It will be on November 30, not on November 25 as previously stated on the “coming appearances” section of this blog. No change on the other three events in Melbourne, the first of which is tomorrow night.

What a beautiful city Melbourne is, by the way.

In The Guardian, HERE.

p.s. on the Gabriel video

November 15, 2013

My recent visit to Bonn included fascinating discussions with Maurizio Ferraris and Markus Gabriel about the extent to which metaphysical realism requires a realism of knowledge. (Obviously, my position is: quite the contrary.) Both of them gave interesting counterarguments.)

One thing we find in both authors as well as in OOO is the “Latour Litany,” a listing of objects that is by no means an “argument,” but is a powerful rhetorical means of invoking a certain flatness in things. This in itself signifies a deep agreement between the three of us.

Ferraris’s position, which you can now read about in English in his wonderful book Documentality, involves a distinction between natural and social entities that is foreign to my own views. Ferraris seems influenced by Vico in his contention that since social objects were produced by us, they are not impenetrable to logos in the same way that natural entities are. This led him to object, to his friend co-author Derrida, that there is nothing social outside the text.

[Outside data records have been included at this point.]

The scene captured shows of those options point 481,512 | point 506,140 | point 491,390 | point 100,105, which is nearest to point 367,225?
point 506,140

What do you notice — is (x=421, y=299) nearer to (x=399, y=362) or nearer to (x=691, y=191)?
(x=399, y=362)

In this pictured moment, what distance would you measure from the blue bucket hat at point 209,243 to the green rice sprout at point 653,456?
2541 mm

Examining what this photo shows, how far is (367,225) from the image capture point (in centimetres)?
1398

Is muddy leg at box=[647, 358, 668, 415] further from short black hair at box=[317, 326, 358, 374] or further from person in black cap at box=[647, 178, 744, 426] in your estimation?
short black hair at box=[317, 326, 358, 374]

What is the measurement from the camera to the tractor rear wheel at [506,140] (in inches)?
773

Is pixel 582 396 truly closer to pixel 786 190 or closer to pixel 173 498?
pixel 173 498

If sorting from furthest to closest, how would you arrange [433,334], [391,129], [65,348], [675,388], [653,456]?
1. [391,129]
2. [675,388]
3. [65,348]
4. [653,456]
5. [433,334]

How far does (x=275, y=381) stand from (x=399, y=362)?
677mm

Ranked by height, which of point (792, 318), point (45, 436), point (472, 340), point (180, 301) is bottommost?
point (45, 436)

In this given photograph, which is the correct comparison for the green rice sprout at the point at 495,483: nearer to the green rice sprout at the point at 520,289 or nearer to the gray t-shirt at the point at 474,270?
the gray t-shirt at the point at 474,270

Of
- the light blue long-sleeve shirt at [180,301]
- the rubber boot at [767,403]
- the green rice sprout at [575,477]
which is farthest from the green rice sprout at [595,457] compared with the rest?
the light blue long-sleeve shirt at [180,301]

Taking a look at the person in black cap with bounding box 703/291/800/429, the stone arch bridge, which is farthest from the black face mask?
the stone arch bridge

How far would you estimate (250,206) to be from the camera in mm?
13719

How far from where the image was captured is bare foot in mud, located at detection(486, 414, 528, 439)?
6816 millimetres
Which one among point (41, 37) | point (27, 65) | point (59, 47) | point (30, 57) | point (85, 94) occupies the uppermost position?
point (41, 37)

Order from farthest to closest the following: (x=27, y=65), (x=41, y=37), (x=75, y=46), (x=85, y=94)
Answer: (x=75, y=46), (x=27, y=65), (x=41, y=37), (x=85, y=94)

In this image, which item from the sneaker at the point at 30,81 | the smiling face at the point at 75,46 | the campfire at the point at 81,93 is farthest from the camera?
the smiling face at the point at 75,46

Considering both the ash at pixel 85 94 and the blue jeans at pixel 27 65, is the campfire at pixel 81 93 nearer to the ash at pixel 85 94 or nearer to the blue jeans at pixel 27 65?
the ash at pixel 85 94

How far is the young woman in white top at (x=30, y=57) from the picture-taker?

In Gabriel’s case, let’s wait for the publication of his forthcoming book Fields of Sense, which will give the latest version of his own realist position. My sense of Gabriel’s position in Bonn was that he sees problems with privileged mathematical or scientific attempts to grasp the real (as found now in a number of continental rationalist positions), but that he also thinks direct access to the real is nonetheless possible. This has something to do with his unorthodox reading of German Idealism, and culminates in his theory of fields.

The latter point interests me especially, insofar as we are now seeing an explosion of theories of fields or zones of existence. Latour’s new book is one example, Souriau’s modes of existence (reborn largely through the hard work of Latour and Isabelle Stengers), Sloterdijk’s discussions of spheres, Badiou’s theory of worlds, and, let us not forget, Luhmann’s theory. Tristan Garcia is a more ambiguous case, but in some sense his philosophy is also meant as an encyclopedic theory of zones of being.

I’ll have something to say about these new “zonal” ontologies (which differ somewhat from the regional ontologies that grew up in the phenomenological crib) in the second half of Prince of Modes, the sequel I’m now writing to Prince of Networks.

But for now, three cheers for Gabriel’s contention in the Tedx video that the maxim that “all things are connected” is a bad one. Holism has had a good run, but is now reaching the point of exhaustion.

It’s a pessimistic piece, but one that I think hits home for most of us. HERE.

Generally, I am unsympathetic to media nostalgia. But I do miss paper letters delivered by the postal service.

“Unicorns exist, but the world does not.” Prof. Gabriel summarizes the argument of his recent German bestseller, Warum es die Welt nicht gibt.

The dates, events, and titles of my papers have changed slightly for Australia, a trip coming up soon. The updated information is at the top of THIS PAGE.

Egypt today

November 15, 2013

I’m not there at the moment, but there are worries that today could be another of the more difficult Fridays, with a number of pro-Morsi protests scheduled.

more on Rolling Jubilee

November 14, 2013

The movement gets a mention in The Guardian HERE.

Give them a small donation, and they will purchase roughly 20 times that amount in someone else’s debt (medical debt for now, which underlies 60% of U.S. bankruptcies, ridiculously enough), and simply write it off. This has to be done for purely random beneficiaries, or it will be treated as a taxable benefit.

It’s quite ludicrous, isn’t it, that it’s so easy to buy supposedly binding debt at such heavily reduced prices? But that’s part of what Rolling Jubilee is trying to show us.

You can read about Rolling Jubilee HERE. Which reminds me, I need to send them some more, and convince friends and family to do the same.

 

 

lecture in Lisbon tomorrow

November 12, 2013

HERE.

It will be my first time in Portugal since 2002. I was there on vacation with my father that time, but also happened to be there for Portugal’s fancy Euro rollout at midnight on January 1, 2002, replete with a laser-generated hologram of the Euro symbol.

Thinking I ought not to miss this historical moment, I stood in line at a bank on January 1 for a good long time to get a sample of the new currency. It turned out later that I was simply in line behind dozens of paranoid pensioners who thought they needed to trade in all their escudos that day or lose their life savings. In fact, you could already get as many Euros as you wanted from ATMs and even as change at McDonald’s. It was a complete waste of time, but an interesting sociological experience.

I’ve contributed a chapter to THIS BOOK on the topic, edited by Michele Acuto and Simon Curtis, to be published shortly by Palgrave Macmillan.